Written task ▸
In the router bit thread, condense the paragraph that begins "I use my 3/4 straight the most" into a short bulleted list of its main facts.

Document segment ▸
_ _ _ _

Only time that happened to me was when I was routing too deep. I think I was on the second pass to a final depth of 1/2". So, it was cutting somewhere around a 1/4" in red oak. Probably shoulda done it in 3 passes.
It was a Freud bit.


----------



## Marine04 (Sep 4, 2013)

lilman said:


> Well I'm assuming you're safe, that could have done some damage. I believe I have the same bit and its still I'm healthy condition. Must have been a dud from the start.


I use my 3/4 straight the most and I've never had a problem with it. I have that set ryobi used to make with 25 or 30 bits in a little wooden case with the glass doors. Bought it for 50 bucks when I got my first router. I did pick up a new 1/4 straight bit at woodcraft. I was going to get a whiteside but they didn't have any with a 1/2 shank so ended up buying the wood river brand cause the sales guy said he has a bunch of those and has never had to get rid of one yet. It cost about 6 bucks less than what a whiteside would have cost and I could see a huge difference in the blade when I used it. The ryobi blade always felt like it was working and this one cut fast and like warm butter. Very happy with it. I'll probably change out my straight bits with the wood river 1/2 shanks and for everything else buy whiteside.


----------



## Paarker (Mar 20, 2013)

I've broke a couple of grizzly bits in the same size also. What I learned is to take lots of light passes and the harder the wood the lighter the pass.


----------



## Marine04 (Sep 4, 2013)

Paarker said:


> I've broke a couple of grizzly bits in the same size also. What I learned is to take lots of light passes and the harder the wood the lighter the pass.


That's typically what I do. I had router a few pieces of red oak at 1/4" deep then was routing some poplar at the same depth when it broke


----------



## jschaben (Apr 1, 2010)

Marine04 said:


> Had a router bit break for the first time. It was a 1/4 straight and broke the first time I've used it. Definitely going to start replacing these ryobi bits a lot sooner now. Anyone have opinions on what I should replace it with. I'm thinking Freud but also whiteside. What's y'all's opinion


Just how deep a cut were you making? I've broken several and when reflecting on it, almost invariably came to the conclusion the problem was either to deep of a cut, to fast of a feed rate, a dull bit or a combination of all three.
A good, conservative rule of thumb is the max depth of cut of any pass should be no more than 1/2 the diameter of the bit shank. The harder the material you would want to either adjust for less depth or a slower feed rate. 
Whiteside or Freud would be good choices because the 1/4" bit is a fairly high usage item but I also have several Wood River bit and have never had any issues. I consider the MLCS slightly better quality though.:smile:


----------



## Marine04 (Sep 4, 2013)

jschaben said:


> Just how deep a cut were you making? I've broken several and when reflecting on it, almost invariably came to the conclusion the problem was either to deep of a cut, to fast of a feed rate, a dull bit or a combination of all three. A good, conservative rule of thumb is the max depth of cut of any pass should be no more than 1/2 the diameter of the bit shank. The harder the material you would want to either adjust for less depth or a slower feed rate. Whiteside or Freud would be good choices because the 1/4" bit is a fairly high usage item but I also have several Wood River bit and have never had any issues. I consider the MLCS slightly better quality though.:smile:


I was routing a little less than 1/4 in depth. Was making some picture frames and just cutting the notch that the glass sits into


----------



## jschaben (Apr 1, 2010)

_ _ _ _

Supplied records ▸
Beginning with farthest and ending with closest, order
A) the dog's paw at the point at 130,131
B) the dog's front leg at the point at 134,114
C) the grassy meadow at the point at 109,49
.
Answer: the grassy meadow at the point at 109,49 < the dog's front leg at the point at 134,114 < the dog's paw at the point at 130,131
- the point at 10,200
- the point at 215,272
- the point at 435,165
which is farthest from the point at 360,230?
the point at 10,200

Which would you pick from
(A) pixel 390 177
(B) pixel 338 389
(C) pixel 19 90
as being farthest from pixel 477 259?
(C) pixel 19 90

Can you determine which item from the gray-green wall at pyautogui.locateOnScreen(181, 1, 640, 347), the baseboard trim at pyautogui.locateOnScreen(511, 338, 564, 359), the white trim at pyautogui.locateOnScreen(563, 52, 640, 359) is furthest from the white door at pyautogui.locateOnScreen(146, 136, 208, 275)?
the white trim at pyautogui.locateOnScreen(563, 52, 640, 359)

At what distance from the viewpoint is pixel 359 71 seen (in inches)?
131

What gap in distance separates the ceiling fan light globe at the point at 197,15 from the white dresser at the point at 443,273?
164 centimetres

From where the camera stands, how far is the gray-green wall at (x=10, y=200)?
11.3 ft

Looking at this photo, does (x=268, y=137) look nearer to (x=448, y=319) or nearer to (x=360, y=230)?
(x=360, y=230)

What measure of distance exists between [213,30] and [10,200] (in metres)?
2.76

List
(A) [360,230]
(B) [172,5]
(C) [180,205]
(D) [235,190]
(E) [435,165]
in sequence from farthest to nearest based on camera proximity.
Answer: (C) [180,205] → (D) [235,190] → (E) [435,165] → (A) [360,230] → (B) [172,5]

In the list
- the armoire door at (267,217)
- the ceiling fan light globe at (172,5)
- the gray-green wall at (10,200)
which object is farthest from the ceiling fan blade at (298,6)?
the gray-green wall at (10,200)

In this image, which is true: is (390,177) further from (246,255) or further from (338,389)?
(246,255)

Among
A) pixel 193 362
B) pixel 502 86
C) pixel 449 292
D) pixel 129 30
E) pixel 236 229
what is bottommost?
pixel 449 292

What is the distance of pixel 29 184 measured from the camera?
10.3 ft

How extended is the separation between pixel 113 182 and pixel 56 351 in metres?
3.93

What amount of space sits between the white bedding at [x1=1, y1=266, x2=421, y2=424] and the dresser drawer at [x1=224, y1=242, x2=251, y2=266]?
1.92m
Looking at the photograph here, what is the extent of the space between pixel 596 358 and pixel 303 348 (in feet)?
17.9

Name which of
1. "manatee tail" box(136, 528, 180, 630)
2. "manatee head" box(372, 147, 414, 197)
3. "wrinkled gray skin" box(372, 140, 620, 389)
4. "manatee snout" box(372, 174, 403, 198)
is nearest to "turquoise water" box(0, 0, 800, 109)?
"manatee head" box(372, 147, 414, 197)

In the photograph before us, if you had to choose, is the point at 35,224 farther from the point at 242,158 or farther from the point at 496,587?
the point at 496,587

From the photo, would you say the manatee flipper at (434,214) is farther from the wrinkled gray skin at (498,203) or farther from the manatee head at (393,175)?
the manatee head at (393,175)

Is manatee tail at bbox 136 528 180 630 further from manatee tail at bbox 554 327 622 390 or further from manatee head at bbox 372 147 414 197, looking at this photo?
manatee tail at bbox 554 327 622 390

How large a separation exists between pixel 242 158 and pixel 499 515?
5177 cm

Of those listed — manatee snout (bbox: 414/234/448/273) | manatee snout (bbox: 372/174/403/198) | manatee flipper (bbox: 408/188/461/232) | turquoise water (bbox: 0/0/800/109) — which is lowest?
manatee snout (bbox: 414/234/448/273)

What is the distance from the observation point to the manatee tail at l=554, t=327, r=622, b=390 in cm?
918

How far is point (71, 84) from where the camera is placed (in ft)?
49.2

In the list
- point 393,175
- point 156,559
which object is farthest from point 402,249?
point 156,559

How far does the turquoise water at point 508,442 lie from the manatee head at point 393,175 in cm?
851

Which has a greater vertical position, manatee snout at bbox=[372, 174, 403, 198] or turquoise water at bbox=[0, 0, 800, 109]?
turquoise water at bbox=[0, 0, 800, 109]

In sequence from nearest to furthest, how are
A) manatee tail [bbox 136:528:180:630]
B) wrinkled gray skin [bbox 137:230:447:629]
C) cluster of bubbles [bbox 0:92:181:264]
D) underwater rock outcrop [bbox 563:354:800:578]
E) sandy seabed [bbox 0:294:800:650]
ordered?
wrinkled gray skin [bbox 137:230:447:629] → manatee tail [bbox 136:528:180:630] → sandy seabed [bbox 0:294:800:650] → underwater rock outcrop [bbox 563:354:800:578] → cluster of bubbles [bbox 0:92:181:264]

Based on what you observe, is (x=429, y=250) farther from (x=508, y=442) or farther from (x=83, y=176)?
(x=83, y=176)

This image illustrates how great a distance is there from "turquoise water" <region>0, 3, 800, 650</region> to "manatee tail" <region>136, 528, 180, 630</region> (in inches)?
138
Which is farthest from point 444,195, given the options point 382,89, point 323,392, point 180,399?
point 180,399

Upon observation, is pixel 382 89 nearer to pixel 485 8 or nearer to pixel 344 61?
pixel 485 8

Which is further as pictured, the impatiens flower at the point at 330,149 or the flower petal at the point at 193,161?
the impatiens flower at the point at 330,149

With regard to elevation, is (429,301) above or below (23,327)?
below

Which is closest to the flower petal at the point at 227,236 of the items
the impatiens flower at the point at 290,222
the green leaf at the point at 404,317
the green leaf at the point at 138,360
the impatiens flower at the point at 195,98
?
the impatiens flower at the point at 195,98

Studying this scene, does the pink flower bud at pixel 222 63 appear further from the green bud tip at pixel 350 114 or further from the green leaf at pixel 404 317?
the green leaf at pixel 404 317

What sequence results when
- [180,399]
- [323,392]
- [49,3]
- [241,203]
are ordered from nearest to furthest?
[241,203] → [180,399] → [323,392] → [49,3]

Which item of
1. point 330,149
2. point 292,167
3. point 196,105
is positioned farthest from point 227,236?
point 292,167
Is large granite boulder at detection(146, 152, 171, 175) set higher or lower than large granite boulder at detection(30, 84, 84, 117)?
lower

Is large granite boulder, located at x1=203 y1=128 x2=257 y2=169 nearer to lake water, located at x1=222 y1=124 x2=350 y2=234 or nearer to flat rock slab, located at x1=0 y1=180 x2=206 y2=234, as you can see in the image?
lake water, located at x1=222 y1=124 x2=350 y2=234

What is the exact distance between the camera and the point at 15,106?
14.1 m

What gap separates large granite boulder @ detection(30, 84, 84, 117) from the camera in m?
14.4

_ _ _ _

Finished exercise ▸
- The 3/4 straight bit gets the most use and has never caused a problem.
- It belongs to a Ryobi set of 25 or 30 bits in a small wooden case with glass doors, bought for $50 along with the first router.
- A new 1/4 straight bit was bought at Woodcraft. It is a Wood River with a 1/2 shank, because no Whiteside with a 1/2 shank was in stock. The salesperson said he owns many Wood River bits and has never had to get rid of one.
- It cost about $6 less than a Whiteside would have.
- It cut fast, "like warm butter." The Ryobi bit always felt like it was working. The buyer is very happy with it.
- Plan: replace the straight bits with 1/2-shank Wood River bits, and buy Whiteside for everything else.